Vidor GFX rasterizer

Hi.

I've been playing with the VidorBistream repository to learn the MKR Vidor 4000 board.

I've noticed that the Adafruit GFX library is preferring vertical lines, which is generally considered bad for SDRAM.
But when I've replaced the vertical lines with horizontal, the difference wasn't that significant. Like maybe ~8% boost. The main time consumer is the sw that calculates new coordinates, and does a lot of quite generic actions. And the speed of the '_lite' version was so embarrassingly low, it doesn't worth measuring.

So I've spent few evenings, making a hardware line rasterizer, able to draw filled rectangles and arbitrary lines using Bresenham's algorithm. And now I'd like to demonstrate some results.

My IP core takes ~500 LE, needs 4 clocks for arguments setup, and then can spit out new pixel every clock. It does it in parallel with the Nios, and will stall cpu with 'waitrequest' line when it will attempt to start next primitive.
The core does the clipping of the pixels against the screen borders, so it's ok to have primitives partially offscreen. But it does it only on the output, so it will spend clocks on invisible pixels.
The starting address of the video ram can be changed, the with/height is fixed in parameters, and can't be changed in run time.
Timequest estimates the core can run up to 189 MHz under "Slow 85C" model when optimized for speed, or something close to 177MHz with balanced (normal) flow.

Measuring performance, I see that on average I need around 1 million of clocks to fill the 640x480 screen, so I get only 1 pixel in 3 clocks. I guess that's related to the way SDRAM throughput is shared between HDMI and camera mixing stuff.

Few videos:
Original Nios /f firmware performance test
Same test on free Nios /e, with hardware rasterizer
Same test as before, but running from within FPGA, without jtag mailbox overheads

The precompiled fpga image is here

Is anyone would be interested in trying this lib? :slight_smile:

Do you apply that waitrequest for Avalon bus when NIOS II is reading IP block status if it's ready?

I assume IP have also master interface for Avalon to write Arbiter.

Did you simulate IP with arbiter and sdram controller?

Yes, the core's avalon-mm master is connected to arbiter's input.

I did simulate the core, with Nios (both /f and /e ) and the sdram controller, but separately from the entire system or arbiter. Simulating the whole Vidor system would be quite long, considering that the code runs directly from flash.

I figured it would be better to not stall the cpu immediately after drawing initiated. This saves the time by overlapping rasterization with jtag mailbox exchanges, or with cpu code preparing inputs for the next primitive. The core draws one-pixel rectangle (in the circle drawing functions, pix() function) faster than Nios /e is done with the next instruction when running from on-chip ram.

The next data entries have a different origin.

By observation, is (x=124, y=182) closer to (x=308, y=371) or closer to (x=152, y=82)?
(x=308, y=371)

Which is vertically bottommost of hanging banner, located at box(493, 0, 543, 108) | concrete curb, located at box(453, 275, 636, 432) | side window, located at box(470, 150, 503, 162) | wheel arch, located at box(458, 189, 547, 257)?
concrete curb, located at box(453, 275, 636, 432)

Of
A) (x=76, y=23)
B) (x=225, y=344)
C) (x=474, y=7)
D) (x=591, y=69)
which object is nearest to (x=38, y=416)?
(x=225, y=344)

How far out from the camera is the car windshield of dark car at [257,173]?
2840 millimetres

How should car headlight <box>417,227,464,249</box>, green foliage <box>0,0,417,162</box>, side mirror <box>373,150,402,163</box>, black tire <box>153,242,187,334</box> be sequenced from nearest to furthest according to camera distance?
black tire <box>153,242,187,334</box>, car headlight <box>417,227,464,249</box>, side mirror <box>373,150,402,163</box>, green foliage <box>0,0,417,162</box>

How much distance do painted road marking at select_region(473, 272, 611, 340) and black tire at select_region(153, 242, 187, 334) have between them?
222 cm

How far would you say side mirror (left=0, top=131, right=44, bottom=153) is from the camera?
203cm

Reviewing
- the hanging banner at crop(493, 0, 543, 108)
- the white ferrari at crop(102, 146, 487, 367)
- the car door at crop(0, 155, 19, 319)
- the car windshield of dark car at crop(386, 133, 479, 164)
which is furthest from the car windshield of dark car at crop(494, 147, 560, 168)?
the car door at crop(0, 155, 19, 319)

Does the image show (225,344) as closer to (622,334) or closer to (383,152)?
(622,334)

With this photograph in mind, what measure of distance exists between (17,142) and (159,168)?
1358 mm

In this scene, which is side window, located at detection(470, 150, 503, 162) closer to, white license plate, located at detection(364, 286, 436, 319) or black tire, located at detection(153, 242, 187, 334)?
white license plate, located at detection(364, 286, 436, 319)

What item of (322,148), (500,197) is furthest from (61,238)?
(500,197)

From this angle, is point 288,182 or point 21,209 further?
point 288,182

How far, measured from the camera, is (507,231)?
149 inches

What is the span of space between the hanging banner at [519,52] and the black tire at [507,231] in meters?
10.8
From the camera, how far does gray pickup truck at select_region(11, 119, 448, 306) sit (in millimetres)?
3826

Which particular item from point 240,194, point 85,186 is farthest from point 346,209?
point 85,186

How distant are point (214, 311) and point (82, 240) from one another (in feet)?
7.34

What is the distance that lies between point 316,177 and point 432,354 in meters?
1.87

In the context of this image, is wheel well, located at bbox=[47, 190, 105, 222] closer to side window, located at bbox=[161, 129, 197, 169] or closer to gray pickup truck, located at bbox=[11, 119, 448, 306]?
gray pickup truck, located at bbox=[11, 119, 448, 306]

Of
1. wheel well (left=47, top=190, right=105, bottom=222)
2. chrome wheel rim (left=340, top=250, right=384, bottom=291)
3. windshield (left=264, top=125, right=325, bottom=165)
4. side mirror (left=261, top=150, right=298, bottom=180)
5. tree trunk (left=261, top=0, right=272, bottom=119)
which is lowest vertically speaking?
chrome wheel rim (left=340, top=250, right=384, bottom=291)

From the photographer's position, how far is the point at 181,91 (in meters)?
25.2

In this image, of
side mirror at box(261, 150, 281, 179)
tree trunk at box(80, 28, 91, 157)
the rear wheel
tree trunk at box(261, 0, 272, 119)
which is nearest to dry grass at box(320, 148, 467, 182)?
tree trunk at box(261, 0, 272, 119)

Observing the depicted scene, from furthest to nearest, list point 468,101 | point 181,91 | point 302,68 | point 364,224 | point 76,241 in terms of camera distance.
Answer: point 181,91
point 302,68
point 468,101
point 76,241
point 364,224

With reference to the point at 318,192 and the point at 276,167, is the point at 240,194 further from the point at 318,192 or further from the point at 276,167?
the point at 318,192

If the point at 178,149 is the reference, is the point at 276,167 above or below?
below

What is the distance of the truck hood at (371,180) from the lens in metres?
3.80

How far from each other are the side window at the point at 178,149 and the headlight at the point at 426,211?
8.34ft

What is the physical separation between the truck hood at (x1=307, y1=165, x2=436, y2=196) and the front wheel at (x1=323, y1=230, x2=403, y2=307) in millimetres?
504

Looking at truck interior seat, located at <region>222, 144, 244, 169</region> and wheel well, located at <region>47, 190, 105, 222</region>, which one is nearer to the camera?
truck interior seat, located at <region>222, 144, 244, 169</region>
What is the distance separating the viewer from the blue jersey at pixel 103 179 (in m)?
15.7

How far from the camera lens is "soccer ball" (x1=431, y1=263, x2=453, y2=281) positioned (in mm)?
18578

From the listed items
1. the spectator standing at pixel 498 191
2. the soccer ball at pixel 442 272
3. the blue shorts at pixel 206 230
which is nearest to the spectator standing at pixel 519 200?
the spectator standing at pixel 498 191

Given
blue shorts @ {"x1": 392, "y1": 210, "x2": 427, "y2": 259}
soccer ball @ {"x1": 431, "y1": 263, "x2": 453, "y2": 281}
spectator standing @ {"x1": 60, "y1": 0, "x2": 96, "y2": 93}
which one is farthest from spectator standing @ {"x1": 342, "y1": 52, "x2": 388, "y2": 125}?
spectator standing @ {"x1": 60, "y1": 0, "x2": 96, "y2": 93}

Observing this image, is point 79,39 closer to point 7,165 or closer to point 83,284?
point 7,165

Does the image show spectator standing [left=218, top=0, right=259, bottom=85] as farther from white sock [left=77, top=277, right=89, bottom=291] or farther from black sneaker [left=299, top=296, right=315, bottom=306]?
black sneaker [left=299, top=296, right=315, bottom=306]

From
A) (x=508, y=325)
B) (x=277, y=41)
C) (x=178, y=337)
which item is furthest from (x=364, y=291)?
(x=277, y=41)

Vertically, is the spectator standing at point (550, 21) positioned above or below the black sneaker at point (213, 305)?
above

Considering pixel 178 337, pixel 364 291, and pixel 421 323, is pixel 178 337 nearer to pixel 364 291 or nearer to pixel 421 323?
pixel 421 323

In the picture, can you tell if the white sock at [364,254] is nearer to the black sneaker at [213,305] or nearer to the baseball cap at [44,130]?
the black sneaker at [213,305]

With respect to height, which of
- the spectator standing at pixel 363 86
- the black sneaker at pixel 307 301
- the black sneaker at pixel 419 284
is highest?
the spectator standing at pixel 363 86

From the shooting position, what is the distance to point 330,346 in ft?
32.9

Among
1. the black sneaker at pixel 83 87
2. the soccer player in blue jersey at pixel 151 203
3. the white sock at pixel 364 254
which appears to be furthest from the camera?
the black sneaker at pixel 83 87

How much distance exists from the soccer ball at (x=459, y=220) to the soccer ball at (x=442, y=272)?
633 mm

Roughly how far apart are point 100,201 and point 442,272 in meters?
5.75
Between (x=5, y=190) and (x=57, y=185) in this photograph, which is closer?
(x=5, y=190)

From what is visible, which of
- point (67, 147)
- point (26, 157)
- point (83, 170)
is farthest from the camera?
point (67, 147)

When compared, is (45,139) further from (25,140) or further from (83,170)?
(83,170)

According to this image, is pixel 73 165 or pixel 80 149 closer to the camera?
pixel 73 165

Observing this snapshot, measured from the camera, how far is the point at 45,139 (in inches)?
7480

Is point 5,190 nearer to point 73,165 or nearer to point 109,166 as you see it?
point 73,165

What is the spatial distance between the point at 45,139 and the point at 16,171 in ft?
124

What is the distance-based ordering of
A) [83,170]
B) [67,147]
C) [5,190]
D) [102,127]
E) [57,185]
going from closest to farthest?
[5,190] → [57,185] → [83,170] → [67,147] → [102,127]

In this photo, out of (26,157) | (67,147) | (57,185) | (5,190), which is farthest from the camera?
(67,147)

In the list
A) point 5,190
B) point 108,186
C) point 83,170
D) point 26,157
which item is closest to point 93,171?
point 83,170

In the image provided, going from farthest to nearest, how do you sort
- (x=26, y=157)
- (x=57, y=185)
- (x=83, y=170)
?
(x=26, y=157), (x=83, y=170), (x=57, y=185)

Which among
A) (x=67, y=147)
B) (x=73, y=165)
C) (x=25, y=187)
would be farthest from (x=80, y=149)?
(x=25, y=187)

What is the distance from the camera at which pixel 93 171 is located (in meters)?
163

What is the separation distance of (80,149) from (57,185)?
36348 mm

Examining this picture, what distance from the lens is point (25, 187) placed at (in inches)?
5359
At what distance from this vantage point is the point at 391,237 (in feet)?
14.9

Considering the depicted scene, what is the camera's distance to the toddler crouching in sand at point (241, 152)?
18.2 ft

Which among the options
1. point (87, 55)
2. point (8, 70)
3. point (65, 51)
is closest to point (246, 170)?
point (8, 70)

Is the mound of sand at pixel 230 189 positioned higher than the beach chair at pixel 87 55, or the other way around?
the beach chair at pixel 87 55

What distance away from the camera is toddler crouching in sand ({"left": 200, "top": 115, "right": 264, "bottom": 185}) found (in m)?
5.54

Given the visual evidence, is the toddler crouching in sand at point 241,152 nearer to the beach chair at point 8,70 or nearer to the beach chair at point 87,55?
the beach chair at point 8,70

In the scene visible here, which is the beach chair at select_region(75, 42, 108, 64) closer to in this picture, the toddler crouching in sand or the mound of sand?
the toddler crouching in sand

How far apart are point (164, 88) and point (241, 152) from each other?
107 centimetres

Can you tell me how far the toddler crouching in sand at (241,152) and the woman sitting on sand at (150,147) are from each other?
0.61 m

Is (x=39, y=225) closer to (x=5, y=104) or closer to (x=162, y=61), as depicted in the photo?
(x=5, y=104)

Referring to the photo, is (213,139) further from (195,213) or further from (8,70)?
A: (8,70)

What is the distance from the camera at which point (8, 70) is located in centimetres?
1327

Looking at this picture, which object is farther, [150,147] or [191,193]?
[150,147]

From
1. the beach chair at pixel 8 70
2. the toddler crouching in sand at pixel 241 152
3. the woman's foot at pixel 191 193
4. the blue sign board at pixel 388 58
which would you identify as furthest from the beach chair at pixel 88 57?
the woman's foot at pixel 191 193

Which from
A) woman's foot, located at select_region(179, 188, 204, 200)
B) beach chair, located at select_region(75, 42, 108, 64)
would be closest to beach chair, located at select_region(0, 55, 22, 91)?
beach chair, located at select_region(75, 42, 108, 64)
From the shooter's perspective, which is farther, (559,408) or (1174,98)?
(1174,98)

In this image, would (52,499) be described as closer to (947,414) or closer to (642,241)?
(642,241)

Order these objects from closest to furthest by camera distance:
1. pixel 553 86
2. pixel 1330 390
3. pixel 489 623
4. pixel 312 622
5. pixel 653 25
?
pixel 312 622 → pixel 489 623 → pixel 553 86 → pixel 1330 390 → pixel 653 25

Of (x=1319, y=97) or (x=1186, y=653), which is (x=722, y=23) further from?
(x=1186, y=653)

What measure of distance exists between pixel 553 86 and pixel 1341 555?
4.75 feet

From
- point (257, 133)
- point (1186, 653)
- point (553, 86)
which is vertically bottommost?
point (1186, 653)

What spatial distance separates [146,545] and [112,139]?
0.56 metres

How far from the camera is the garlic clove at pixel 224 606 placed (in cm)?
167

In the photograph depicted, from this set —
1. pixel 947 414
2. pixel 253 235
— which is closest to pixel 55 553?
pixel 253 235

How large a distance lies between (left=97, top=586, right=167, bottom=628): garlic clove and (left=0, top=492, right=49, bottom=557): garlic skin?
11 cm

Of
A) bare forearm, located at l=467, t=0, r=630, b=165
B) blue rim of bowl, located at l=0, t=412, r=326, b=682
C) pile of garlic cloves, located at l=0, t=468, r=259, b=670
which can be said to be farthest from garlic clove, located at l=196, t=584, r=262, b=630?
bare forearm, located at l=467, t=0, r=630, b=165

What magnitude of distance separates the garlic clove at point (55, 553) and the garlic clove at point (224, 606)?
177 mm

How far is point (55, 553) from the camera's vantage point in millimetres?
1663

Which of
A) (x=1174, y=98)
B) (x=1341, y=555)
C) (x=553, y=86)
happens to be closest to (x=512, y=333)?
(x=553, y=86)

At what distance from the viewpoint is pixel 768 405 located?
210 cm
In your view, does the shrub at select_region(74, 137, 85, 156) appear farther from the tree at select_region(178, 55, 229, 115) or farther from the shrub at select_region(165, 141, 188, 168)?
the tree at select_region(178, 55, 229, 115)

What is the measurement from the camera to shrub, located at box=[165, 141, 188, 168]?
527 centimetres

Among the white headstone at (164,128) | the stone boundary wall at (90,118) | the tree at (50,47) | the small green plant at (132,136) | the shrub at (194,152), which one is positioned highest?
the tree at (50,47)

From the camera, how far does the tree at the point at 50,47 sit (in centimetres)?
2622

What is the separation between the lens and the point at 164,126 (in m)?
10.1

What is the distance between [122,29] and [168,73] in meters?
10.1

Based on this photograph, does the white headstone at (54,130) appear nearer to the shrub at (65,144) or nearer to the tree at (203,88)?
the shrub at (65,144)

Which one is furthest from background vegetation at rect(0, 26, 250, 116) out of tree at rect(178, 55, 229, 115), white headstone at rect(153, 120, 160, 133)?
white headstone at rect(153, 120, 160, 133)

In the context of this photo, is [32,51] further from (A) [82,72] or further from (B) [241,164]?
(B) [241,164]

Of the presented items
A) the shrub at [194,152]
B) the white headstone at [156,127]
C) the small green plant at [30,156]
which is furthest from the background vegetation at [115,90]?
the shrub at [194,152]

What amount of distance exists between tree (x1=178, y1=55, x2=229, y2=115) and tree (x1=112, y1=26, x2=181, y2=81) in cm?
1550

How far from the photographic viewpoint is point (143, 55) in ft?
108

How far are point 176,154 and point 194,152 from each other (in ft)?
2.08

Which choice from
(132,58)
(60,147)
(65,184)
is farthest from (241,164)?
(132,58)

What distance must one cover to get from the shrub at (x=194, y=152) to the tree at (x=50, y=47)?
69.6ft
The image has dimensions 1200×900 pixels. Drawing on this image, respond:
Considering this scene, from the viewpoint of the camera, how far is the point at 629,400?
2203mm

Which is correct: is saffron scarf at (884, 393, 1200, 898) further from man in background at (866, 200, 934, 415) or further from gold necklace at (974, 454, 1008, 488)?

There's really no point in waiting for drawing completion, unless the next primitive must be started. The ready state is readable, but it won't wait for the completion. If explicit synchronization is required, that can be done by any write to the core, like set the color or primitive type.

Maybe add status register that will halt cpu. Like cpu reading that when it want to send next command but IP is not ready then it stalls cpu.

Isn't it better the current way?

You can read the busy flag from the status register without stalling, and if you didn't wait for that flag to clear, then you can safely stall with the next write to core - be it the next primitive, or something nonessential, like color.

Hi Volodymyr,
looks like you did a great job. are you interested in issuing a pull request so that we can include your IP in the official repository?
we'll be happy to help you finalize integration and documentation shall you need any help.
thanks,

Dario

Hi Dario.

I'd love to have IP included in repository :slight_smile:

But I'll need some guidance.
The core now has a verilog and _hw.tcl files under own ip/ subdir, but I had to change GFX core's 'gfx.c' significantly. Basically, replacing the generic implementations for primitives (lines/pixels) with hardware calls. That may be ok, but also maybe not. The core is fixed to 16-bit pixels, so having 'gfx.c' patched for hw rasterizer is likely breaking the functionality for 32-bit NeoPixels.

How should I proceed? Which materials to prepare, and how to properly share it?